\ Back In The Saddle? Sex After Having A Child - Sweet Elyse

Back In The Saddle? Sex After Having A Child


From the moment your wedding ring was put on, your life was changed forever. And after that, you added an extra bundle of love to your life with a baby, and again, your life changed insurmountably. And the fact is there's a lot of work to be put into ensuring that you, as a couple, stay close to one another. When you have a baby, the sex immediately drops down the priority list. 

And so, what can you do to ensure that this doesn't become one of those things that only happens once or twice a year?

Getting Closer Again

A lot of people can feel like sex after a baby is a chore, but this is when you have to think about the fact that it's not something that needs to be done so, therefore, you can feel close to your partner. It's about becoming closer with your other half, and sex becomes a by-product of this. 

Instead of forcing it upon yourself to do it like clockwork, you should think more about spending quality time together. This is very important during the first year of your baby's life. If having a baby puts a lot of demands on you, you may very well find that you and your partner are like passing ships in the night. Take the opportunity not to do it to “get it out of the way,” but sit together, talk, and do those things that you did so effortlessly before the baby came along.

Not Piling The Pressure On

We can feel that we have to do this so we can feel like a couple again, but it's not about piling this pressure on, and if you decide that you would like to do it at the weekend, think about making it more playful, and just relaxing into it, rather than filling yourself with nerves and anxiety so it doesn't happen anyway. And, just think about integrating playfulness and fun back into your lives, rather than feeling like you've got duty upon duty to complete. 
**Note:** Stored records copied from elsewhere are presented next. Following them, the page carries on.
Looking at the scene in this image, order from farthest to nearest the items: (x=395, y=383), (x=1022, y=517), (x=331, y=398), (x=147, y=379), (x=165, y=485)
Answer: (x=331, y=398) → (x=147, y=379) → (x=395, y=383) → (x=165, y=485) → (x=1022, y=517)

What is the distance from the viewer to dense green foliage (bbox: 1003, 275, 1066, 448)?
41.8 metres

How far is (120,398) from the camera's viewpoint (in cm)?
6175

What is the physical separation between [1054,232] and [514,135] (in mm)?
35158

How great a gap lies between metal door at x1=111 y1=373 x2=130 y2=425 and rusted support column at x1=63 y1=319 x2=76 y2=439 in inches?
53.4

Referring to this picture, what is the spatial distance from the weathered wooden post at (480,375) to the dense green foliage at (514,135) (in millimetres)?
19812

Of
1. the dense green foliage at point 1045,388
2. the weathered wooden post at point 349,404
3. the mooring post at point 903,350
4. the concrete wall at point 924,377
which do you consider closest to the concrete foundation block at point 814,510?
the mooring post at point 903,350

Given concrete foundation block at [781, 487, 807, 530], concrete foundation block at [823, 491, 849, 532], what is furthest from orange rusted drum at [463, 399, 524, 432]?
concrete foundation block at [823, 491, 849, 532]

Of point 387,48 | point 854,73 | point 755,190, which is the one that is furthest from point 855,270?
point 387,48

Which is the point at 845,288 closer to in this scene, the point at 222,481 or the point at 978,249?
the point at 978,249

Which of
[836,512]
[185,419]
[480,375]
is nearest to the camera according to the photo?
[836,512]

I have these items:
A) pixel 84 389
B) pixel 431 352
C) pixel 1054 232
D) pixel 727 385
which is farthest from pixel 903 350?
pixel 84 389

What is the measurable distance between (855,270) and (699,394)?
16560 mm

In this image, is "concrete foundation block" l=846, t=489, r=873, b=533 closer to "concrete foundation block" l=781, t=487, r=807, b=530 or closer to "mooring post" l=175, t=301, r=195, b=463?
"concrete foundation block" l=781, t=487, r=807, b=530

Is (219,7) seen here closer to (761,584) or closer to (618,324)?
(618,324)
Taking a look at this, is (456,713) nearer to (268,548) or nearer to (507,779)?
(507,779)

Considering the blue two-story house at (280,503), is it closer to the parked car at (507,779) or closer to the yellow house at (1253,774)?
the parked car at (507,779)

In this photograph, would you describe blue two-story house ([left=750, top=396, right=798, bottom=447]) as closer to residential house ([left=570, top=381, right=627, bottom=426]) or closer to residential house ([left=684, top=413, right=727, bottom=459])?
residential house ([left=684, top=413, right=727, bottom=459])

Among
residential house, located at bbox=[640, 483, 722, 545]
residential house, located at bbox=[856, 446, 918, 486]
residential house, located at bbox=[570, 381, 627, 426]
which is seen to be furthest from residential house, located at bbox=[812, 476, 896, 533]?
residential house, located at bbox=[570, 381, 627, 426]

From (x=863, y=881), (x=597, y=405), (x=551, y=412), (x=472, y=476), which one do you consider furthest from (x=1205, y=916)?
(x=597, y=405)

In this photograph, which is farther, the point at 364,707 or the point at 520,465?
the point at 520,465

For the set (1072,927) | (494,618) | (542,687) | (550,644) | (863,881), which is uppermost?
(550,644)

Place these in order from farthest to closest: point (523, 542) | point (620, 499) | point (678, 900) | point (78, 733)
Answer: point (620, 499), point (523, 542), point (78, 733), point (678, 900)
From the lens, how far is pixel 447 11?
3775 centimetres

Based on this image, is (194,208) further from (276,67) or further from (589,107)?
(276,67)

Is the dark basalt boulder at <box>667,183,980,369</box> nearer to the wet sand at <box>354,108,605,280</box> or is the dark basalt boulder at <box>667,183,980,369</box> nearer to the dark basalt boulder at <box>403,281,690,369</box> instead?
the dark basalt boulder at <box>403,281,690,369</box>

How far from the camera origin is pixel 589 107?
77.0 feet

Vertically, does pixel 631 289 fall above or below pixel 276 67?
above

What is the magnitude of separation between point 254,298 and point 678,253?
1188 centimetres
Having a laugh is just as important. And you can make it part of the fun. Perhaps print some custom condoms with a playful message, or just think about having a play in other ways. Don't think about it being an almighty pressure, because you won't enjoy it!

Is It Just Not Physically Possible?

Understandably, many parents feel doing the deed while there's a baby sleeping in the Moses basket next to them doesn't just feel right. And as children get older, they may end up sleeping in their own room, but they may also end climbing into bed with you! And this can put a lot of pressure on your parenting, as well as your relationship. And if you're both feeling the urge, then it's time to think more carefully about it, perhaps move to the couch. 




But if you've got a child draining your mental and physical resources anyway, you're not going to want to do it. And, unfortunately, it might just be a case of having to let this pass. Or, putting more rules in place, so the child sleeps in their bed. This can mean a lot of tantrums from their perspective, but if it means you’ll have the opportunity to get close again, then it's worth it.